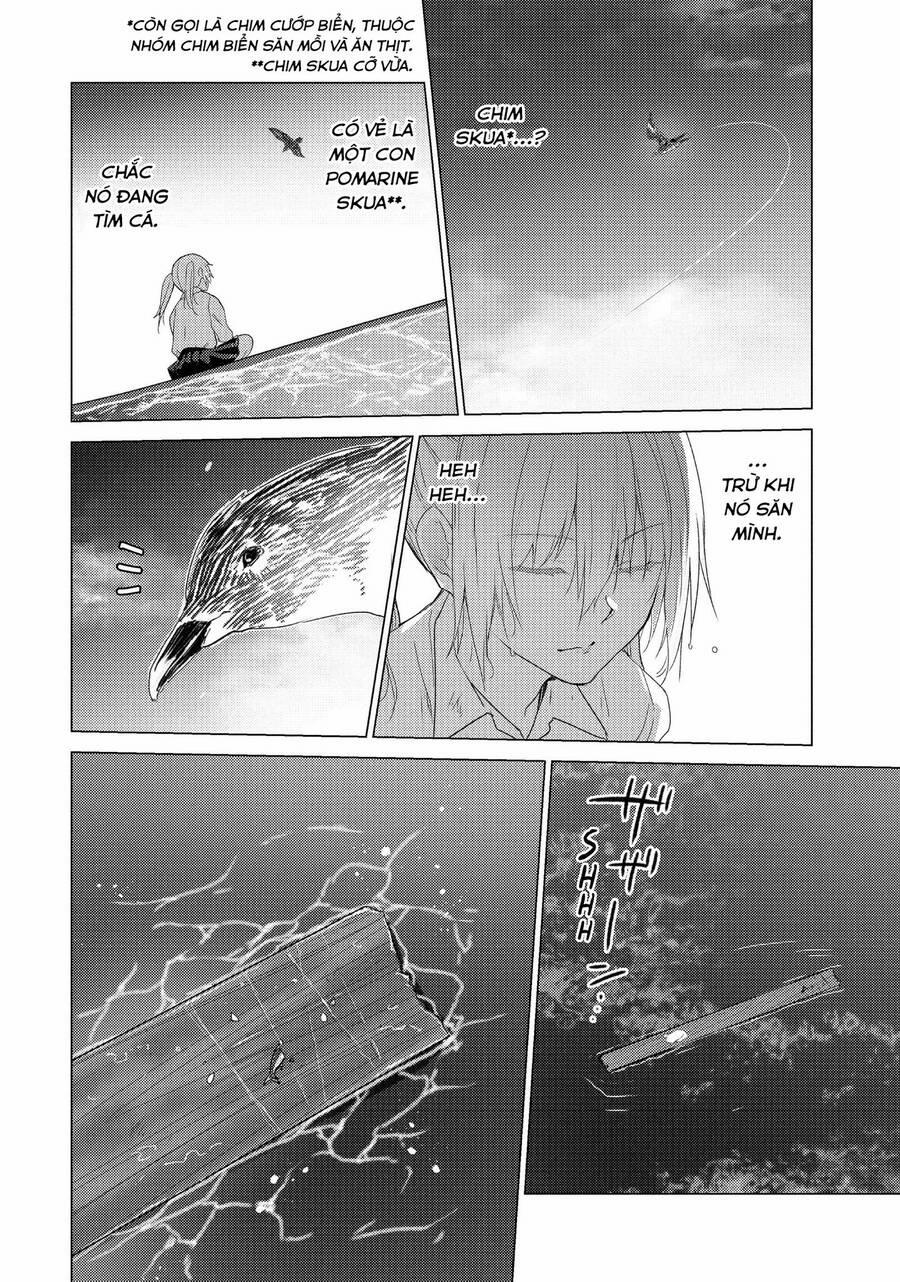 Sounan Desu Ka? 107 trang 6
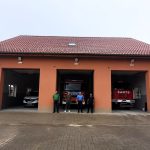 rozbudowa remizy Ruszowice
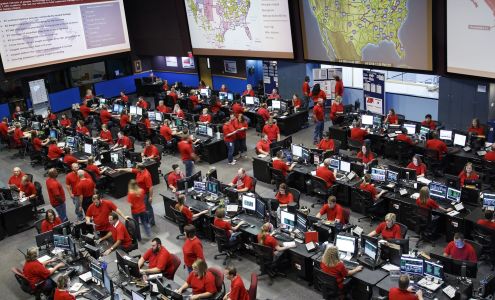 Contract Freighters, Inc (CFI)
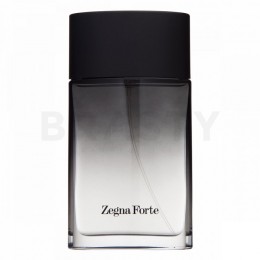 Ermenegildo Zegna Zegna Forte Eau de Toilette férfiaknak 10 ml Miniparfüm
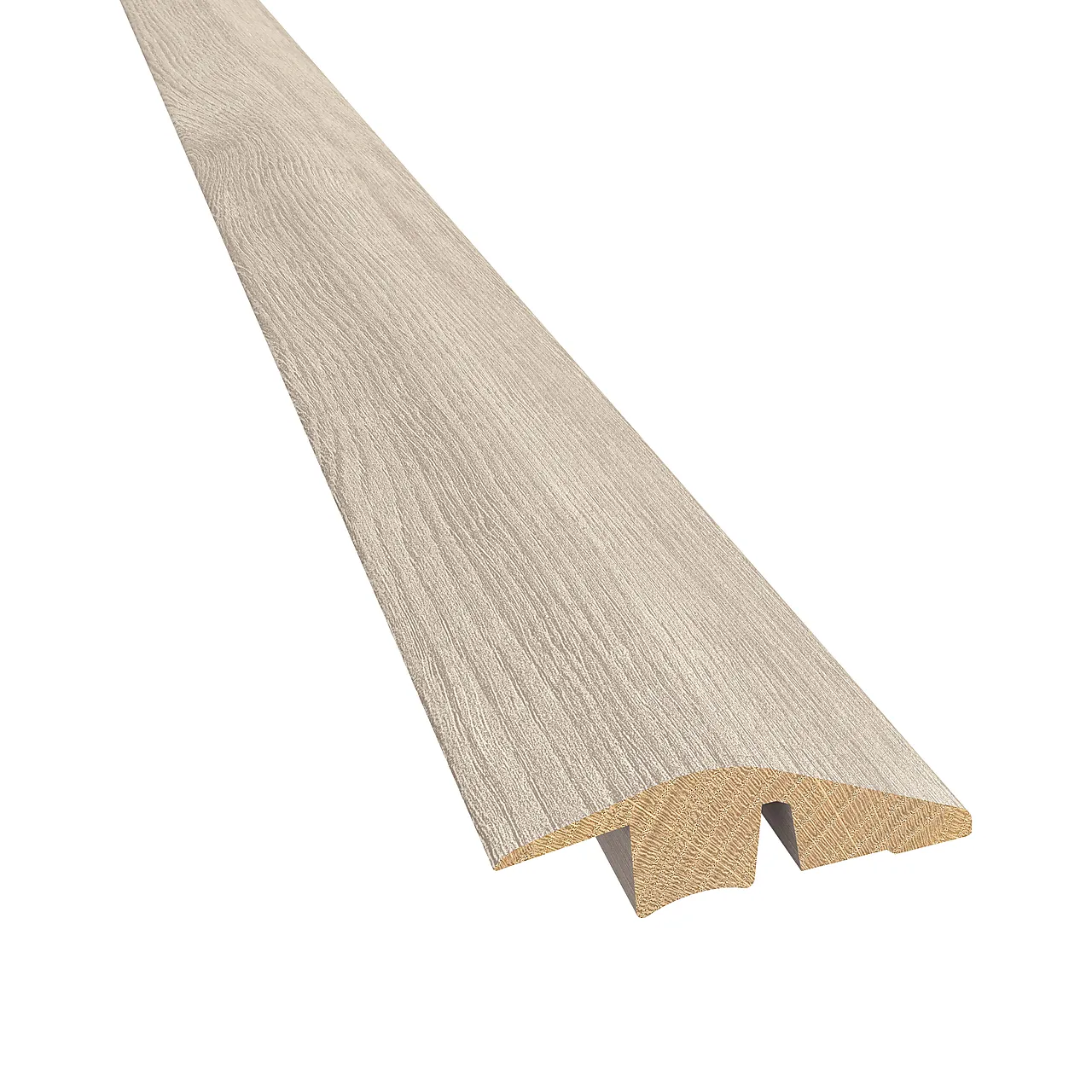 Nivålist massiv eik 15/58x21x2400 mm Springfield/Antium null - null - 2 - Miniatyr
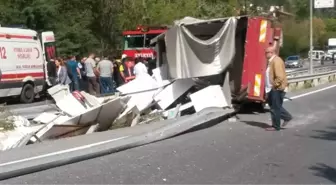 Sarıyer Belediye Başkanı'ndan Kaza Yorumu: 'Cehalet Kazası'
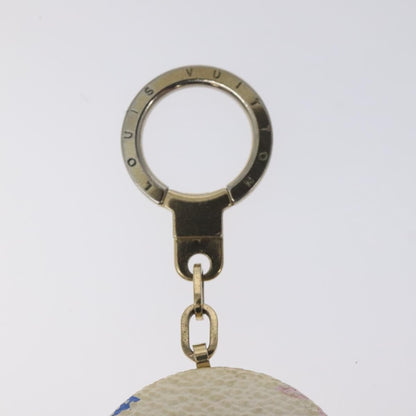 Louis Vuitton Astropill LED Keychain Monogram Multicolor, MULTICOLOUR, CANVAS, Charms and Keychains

☆ ☆ ☆ ☆ ☆ ☆ ☆

» What you should do
Set down these lines exactly as they appear in the material, leaving out the pictures.

» Solution below
 Sounan Desu Ka? 107 trang 6
 rozbudowa remizy Ruszowice
 Contract Freighters, Inc (CFI)
 Ermenegildo Zegna Zegna Forte Eau de Toilette férfiaknak 10 ml Miniparfüm
 Nivålist massiv eik 15/58x21x2400 mm Springfield/Antium null - null - 2 - Miniatyr
 Sarıyer Belediye Başkanı'ndan Kaza Yorumu: 'Cehalet Kazası'
 Louis Vuitton Astropill LED Keychain Monogram Multicolor, MULTICOLOUR, CANVAS, Charms and Keychains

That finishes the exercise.